We start by meeting a young couple in an isolated farmhouse. They are tensely checking their cellphones and affirm they love one another. By morning, the man has hanged himself.
Later, Wynne agrees to be caretaker of the hundred-year-old farmhouse for largely absentee owner Bob (Malcolm McDowell). Wynne is a young woman who feels so guilty about the car accident that killed her fiancé, Liam (Jared Noble), that she feels she deserves to be by herself in the middle of nowhere. She reckons without the curiosity and persistence of Chris, who is idiosyncratic, but genuinely concerned with Wynne’s well-being.
Bob notes that the place is haunted by “Betty,” a mischievous ghost. Something is certainly up at the farmhouse, but it’s more malevolent than mischievous. Wynne is having visions of Liam, both as a loving comforter and as a corpse. She’s also seeing ominous images on her cellphone. Additionally, the viewers are seeing things that Wynne doesn’t notice.
Directed by Luke Sommer from a script by Rachel Sommer, CELLPHONE has plenty of good horror elements. Director Sommer makes strong use of the labyrinthine surroundings and incongruous objects around the house, including some weird sculptures.
CELLPHONE is uncommonly perceptive in its small details of how people deal with PTSD, such as Wynne sleeping on a wooden bench instead of a bed.
But exposition gets doled out in ways that are less than helpful. Because CELLPHONE begins with a man hanging himself and promptly introduces us to the desolate Wynne, it takes us a while to understand that the suicide we’ve just witnessed is not that of Wynne’s beloved, or even of someone known to her.
Since Wynne is having hallucinations and nightmares, the cellphone seems just one more item that can be used in multiple ways. It’s part of the big picture, but not pivotal.

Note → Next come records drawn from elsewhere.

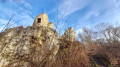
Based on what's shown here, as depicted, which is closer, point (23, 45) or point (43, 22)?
point (23, 45)

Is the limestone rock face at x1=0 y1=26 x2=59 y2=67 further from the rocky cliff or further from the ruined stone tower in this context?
the ruined stone tower

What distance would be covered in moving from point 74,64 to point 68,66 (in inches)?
17.3

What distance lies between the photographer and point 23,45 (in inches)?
207

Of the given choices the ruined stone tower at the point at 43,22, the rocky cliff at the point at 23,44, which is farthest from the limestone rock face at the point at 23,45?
the ruined stone tower at the point at 43,22

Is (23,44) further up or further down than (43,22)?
further down

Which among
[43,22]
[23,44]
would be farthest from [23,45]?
[43,22]

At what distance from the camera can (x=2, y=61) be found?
465 cm

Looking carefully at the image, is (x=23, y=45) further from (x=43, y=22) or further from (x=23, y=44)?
(x=43, y=22)

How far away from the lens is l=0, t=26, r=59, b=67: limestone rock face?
184 inches

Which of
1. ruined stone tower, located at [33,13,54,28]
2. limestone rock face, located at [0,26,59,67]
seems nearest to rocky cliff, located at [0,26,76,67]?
limestone rock face, located at [0,26,59,67]

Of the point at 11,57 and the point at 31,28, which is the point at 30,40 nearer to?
the point at 31,28

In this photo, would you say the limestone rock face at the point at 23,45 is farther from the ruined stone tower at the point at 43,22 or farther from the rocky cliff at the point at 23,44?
the ruined stone tower at the point at 43,22

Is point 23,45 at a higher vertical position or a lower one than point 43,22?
lower

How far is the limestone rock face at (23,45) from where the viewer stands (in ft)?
15.3
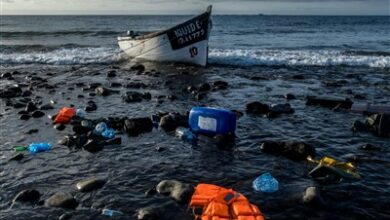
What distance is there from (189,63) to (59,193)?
58.6 ft

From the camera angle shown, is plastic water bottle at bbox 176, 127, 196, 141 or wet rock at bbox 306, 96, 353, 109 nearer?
plastic water bottle at bbox 176, 127, 196, 141

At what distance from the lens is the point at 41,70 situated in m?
25.3

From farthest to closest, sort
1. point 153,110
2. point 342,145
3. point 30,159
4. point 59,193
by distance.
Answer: point 153,110 → point 342,145 → point 30,159 → point 59,193

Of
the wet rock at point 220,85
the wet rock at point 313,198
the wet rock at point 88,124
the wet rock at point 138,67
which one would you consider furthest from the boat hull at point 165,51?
the wet rock at point 313,198

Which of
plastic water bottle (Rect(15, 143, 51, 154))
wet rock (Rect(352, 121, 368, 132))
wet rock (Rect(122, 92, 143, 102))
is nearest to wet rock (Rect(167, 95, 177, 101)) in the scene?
wet rock (Rect(122, 92, 143, 102))

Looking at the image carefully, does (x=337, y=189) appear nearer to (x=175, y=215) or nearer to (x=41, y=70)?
(x=175, y=215)

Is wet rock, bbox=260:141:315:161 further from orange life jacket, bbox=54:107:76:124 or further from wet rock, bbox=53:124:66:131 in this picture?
orange life jacket, bbox=54:107:76:124

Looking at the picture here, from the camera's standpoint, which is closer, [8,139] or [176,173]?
[176,173]

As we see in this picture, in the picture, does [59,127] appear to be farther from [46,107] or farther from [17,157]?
[46,107]

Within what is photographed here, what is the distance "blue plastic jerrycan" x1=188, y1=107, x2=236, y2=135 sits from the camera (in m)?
10.8

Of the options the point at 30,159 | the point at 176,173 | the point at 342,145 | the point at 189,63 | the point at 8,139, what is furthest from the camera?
the point at 189,63

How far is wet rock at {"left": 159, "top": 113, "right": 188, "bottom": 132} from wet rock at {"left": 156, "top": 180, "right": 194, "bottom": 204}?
373 centimetres

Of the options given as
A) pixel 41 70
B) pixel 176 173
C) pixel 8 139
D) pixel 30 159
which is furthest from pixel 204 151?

Then we move on to the matter of why this is happening now. We don’t get a clear explanation of this, nor of how often this happens, who knows about it, why they do or don’t know, and so on. We also don’t know much about either the origins or the power boundaries of the supernatural element, so that by the third act, we’re less frightened than somewhat perplexed.
The best parts of CELLPHONE are actually the scenes of the growing platonic relationship between Wynne and Chris. Jackson invests his character with an irrefutable internal logic that makes us want to follow him into his own story. This one has its moments, but winds up with too many un-filled-in blanks.